In December 1943, American servicemen from the 22nd Bomb Group passed through Ingham en route to Port Moresby, stopped at the Day Dawn Hotel overnight and drank all the beer. The following day Dan Sheahan rode his horse 30 kilometres to the hotel only to learn there was no beer. He had a glass of wine instead, sat in the pub and wrote the poem.
The poem was published in The North Queensland Register in early 1944 and was rewritten in 1956 by Gordon Parsons, who set it to music for Slim Dusty. Parsons said he did not know where the original poem came from, but when Slim Dusty visited Ingham, he met Dan Sheahan and was shown the original poem, which Slim acknowledged as being the origin of the song. Dan Sheahan didn’t want any royalties for the song, only recognition. He went on to write three other songs for Slim.
The Day Dawn Hotel replaced the Telegraph Hotel, which was built on the site in the late 1800s. Lees Hotel replaced the Day Dawn Hotel in 1960.

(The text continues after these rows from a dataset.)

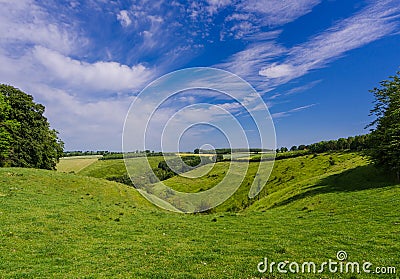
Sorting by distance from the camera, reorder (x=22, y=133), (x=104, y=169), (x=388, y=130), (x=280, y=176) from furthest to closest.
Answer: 1. (x=104, y=169)
2. (x=280, y=176)
3. (x=22, y=133)
4. (x=388, y=130)

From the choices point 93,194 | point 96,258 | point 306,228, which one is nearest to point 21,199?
point 93,194

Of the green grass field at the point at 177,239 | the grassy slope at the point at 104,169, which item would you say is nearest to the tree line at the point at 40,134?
the green grass field at the point at 177,239

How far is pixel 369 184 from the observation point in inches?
1215

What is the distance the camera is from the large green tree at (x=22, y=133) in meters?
45.9

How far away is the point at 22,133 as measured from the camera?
49.7 m

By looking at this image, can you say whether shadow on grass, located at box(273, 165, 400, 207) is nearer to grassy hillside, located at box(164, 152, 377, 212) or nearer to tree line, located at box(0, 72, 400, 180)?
tree line, located at box(0, 72, 400, 180)

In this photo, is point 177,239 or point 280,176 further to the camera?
point 280,176

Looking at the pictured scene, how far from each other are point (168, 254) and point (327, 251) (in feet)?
25.0

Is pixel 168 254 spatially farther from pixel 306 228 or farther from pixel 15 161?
pixel 15 161

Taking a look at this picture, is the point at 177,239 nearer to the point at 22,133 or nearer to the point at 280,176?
the point at 22,133

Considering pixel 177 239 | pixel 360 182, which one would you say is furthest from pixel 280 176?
pixel 177 239

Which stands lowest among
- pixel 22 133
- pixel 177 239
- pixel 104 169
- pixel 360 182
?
pixel 177 239

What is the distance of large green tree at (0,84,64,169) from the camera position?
45906 mm

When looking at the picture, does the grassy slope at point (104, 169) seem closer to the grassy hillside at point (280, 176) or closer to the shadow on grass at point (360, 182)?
the grassy hillside at point (280, 176)
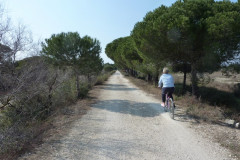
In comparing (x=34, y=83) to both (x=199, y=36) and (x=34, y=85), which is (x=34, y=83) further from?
(x=199, y=36)

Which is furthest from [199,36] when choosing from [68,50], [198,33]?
[68,50]

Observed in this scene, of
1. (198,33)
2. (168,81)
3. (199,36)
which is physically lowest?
(168,81)

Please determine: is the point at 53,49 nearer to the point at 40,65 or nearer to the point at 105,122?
the point at 40,65

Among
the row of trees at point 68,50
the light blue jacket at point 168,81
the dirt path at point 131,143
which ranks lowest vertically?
the dirt path at point 131,143

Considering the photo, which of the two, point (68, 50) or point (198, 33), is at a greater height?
point (198, 33)

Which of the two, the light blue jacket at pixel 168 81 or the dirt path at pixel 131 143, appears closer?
the dirt path at pixel 131 143

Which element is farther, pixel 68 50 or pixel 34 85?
pixel 68 50

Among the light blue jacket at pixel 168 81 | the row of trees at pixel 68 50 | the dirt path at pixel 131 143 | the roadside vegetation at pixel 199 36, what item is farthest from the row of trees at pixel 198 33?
the dirt path at pixel 131 143

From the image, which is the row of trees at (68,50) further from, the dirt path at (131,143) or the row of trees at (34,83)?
the dirt path at (131,143)

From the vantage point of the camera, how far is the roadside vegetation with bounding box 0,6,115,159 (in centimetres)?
462

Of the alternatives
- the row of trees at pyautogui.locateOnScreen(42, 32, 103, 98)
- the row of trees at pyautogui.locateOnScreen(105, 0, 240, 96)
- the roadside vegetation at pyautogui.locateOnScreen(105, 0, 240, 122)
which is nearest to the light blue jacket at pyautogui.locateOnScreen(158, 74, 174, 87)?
the roadside vegetation at pyautogui.locateOnScreen(105, 0, 240, 122)

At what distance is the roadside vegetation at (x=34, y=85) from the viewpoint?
15.2ft

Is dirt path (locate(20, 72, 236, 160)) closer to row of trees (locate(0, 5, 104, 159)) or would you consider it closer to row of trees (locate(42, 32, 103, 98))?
row of trees (locate(0, 5, 104, 159))

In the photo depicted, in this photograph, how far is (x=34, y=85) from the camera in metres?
6.07
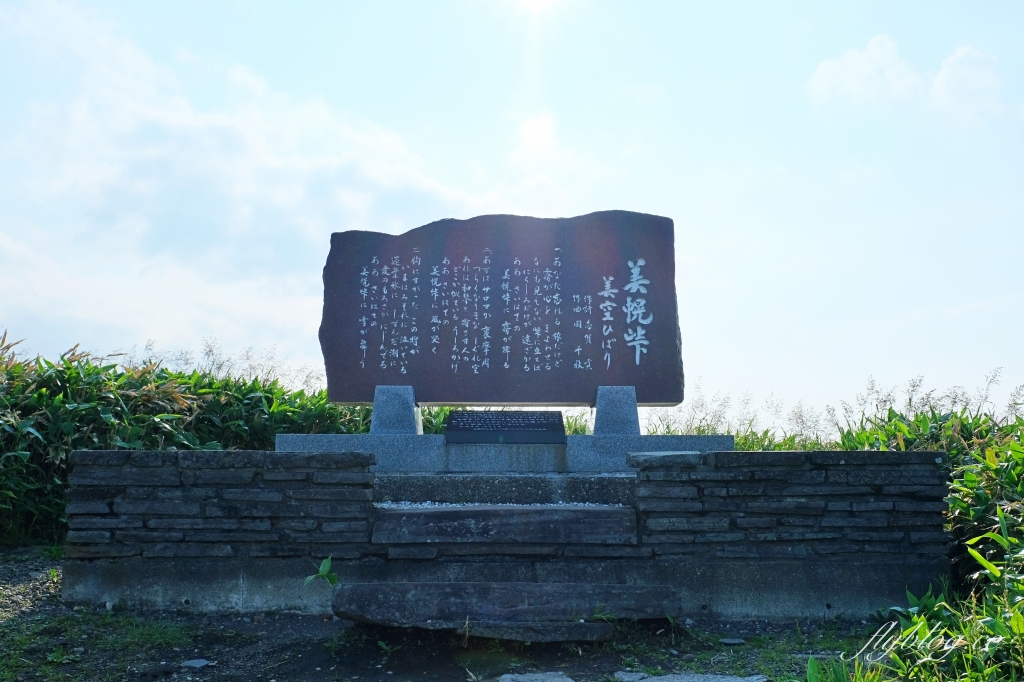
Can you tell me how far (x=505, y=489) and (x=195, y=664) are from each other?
201 centimetres

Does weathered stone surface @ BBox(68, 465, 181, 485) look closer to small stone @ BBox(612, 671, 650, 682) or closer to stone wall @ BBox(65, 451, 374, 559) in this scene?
stone wall @ BBox(65, 451, 374, 559)

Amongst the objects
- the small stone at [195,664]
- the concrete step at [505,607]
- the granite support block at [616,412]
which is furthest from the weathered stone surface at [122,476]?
the granite support block at [616,412]

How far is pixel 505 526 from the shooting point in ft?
13.8

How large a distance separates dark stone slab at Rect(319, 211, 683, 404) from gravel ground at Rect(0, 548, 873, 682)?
2.50 metres

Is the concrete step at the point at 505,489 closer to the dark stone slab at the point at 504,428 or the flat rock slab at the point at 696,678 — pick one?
the dark stone slab at the point at 504,428

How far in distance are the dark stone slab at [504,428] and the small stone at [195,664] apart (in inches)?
91.3

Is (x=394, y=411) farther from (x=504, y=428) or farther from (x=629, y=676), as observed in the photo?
(x=629, y=676)

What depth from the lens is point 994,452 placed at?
4.60 metres

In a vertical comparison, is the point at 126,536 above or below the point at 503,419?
below

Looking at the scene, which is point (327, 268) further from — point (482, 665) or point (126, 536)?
point (482, 665)

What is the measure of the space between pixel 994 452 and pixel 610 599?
251cm

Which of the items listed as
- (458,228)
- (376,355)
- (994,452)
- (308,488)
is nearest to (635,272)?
(458,228)

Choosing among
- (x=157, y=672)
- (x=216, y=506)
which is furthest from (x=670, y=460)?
(x=157, y=672)

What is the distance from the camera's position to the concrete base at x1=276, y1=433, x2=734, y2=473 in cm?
554
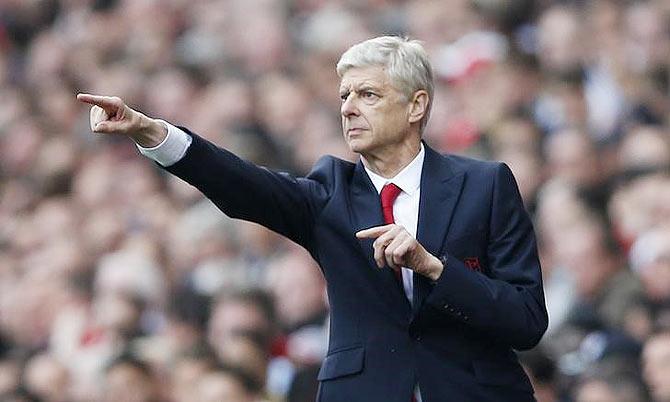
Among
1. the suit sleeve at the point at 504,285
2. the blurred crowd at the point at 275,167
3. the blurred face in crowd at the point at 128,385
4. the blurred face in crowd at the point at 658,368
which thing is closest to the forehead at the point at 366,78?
the suit sleeve at the point at 504,285

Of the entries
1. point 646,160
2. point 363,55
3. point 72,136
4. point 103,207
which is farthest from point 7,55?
point 363,55

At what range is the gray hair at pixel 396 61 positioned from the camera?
469 centimetres

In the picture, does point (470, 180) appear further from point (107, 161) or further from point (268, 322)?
point (107, 161)

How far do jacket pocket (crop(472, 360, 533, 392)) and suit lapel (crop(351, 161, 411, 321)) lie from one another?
230mm

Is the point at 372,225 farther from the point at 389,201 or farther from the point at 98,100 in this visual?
the point at 98,100

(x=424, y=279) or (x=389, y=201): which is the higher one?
(x=389, y=201)

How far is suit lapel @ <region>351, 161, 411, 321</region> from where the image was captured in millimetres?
4660

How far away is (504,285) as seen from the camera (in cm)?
462

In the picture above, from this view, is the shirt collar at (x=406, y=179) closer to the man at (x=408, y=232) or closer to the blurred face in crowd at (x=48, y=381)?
the man at (x=408, y=232)

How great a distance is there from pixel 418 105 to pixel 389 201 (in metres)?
0.26

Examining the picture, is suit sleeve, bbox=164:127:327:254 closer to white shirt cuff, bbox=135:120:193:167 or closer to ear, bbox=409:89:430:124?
white shirt cuff, bbox=135:120:193:167

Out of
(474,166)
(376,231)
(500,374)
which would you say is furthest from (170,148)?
(500,374)

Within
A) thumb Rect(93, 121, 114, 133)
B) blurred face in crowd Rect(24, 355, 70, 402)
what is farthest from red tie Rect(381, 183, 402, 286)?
blurred face in crowd Rect(24, 355, 70, 402)

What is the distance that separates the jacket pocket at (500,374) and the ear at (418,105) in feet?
2.13
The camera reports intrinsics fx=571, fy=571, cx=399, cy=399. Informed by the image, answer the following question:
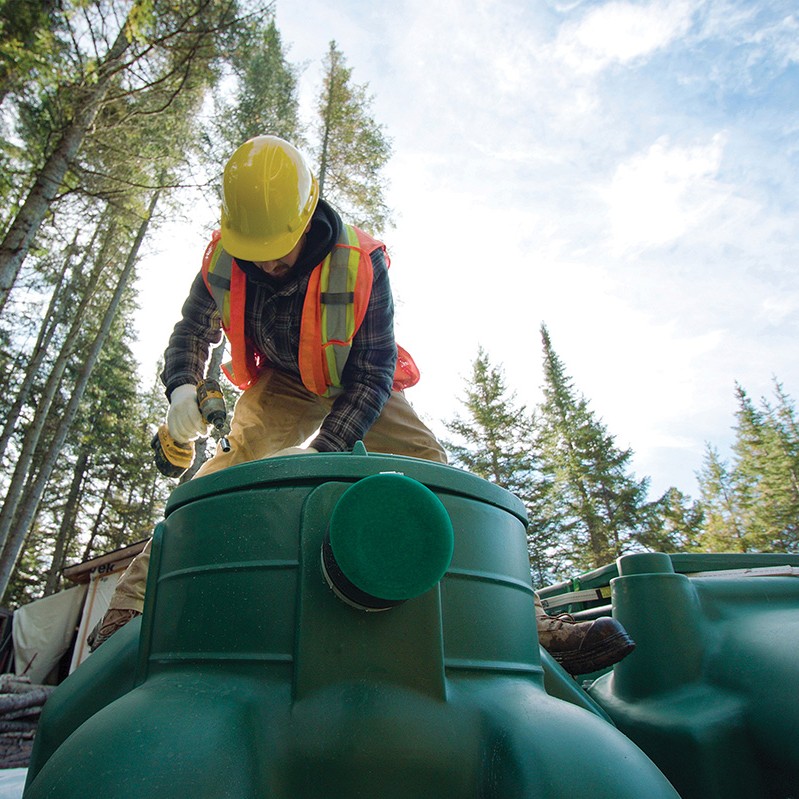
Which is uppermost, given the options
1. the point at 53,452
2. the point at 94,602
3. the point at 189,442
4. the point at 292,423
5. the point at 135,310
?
the point at 135,310

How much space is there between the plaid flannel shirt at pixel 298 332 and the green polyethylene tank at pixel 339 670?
3.61 feet

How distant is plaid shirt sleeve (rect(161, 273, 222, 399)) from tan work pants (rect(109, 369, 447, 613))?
0.82ft

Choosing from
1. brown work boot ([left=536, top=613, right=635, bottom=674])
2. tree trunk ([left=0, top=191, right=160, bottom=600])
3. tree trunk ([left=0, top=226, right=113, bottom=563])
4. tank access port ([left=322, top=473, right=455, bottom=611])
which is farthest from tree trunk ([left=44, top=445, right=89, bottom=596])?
tank access port ([left=322, top=473, right=455, bottom=611])

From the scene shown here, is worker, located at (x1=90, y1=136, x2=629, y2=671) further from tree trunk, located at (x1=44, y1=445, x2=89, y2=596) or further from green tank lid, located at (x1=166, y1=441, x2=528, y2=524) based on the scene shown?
tree trunk, located at (x1=44, y1=445, x2=89, y2=596)

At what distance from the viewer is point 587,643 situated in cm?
141

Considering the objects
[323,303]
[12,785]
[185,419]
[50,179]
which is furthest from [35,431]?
[323,303]

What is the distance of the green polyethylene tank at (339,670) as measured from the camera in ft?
2.36

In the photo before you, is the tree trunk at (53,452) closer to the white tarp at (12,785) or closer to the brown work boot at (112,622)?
the white tarp at (12,785)

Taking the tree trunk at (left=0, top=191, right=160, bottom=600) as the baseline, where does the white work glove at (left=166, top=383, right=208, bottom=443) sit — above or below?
below

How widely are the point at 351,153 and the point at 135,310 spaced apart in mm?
8614

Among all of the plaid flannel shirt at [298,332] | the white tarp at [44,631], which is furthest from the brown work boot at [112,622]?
the white tarp at [44,631]

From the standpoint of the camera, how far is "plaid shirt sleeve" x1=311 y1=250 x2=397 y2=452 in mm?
1946

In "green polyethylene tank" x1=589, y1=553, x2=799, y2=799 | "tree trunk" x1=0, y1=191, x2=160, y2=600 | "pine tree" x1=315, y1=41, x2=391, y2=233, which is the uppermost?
"pine tree" x1=315, y1=41, x2=391, y2=233

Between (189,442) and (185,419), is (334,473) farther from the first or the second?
(189,442)
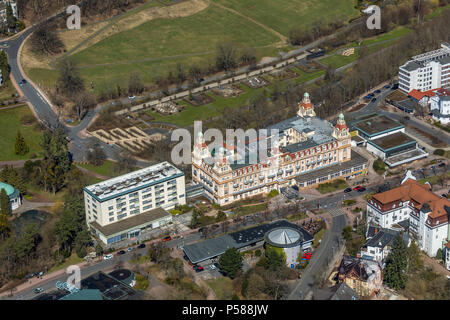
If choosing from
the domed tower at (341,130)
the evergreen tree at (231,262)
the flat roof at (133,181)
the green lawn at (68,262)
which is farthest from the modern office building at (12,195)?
the domed tower at (341,130)

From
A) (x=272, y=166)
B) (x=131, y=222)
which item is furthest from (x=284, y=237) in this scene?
(x=131, y=222)

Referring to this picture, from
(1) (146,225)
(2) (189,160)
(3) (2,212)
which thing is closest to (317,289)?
(1) (146,225)

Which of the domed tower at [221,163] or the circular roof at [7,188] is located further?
the circular roof at [7,188]

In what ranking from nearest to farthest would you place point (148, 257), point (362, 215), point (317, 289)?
point (317, 289) < point (148, 257) < point (362, 215)

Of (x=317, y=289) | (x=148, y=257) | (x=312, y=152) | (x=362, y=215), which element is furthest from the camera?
(x=312, y=152)

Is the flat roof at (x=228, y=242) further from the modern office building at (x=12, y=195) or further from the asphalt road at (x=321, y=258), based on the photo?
the modern office building at (x=12, y=195)

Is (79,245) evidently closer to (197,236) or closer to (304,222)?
(197,236)

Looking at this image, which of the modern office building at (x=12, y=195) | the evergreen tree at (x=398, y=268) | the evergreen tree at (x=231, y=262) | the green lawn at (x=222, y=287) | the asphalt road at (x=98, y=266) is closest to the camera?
the green lawn at (x=222, y=287)

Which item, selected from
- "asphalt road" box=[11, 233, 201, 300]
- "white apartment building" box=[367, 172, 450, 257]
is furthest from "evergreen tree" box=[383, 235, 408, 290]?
"asphalt road" box=[11, 233, 201, 300]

Controversy surrounded the identity of the hotel when a pub in New South Wales claimed to be the original pub where the song was created, but in his autobiography Walk a Country Mile, Slim Dusty confirmed the song was created in the Day Dawn Hotel in Ingham.
In 1986, The Australian Bicentennial Heritage and Environment Program gave recognition to Lees Hotel as the official Pub with No Beer and acknowledged Dan Sheahan as the author of the poem. A Queensland Government committee visited Ingham and erected a plaque of recognition outside Lees Hotel.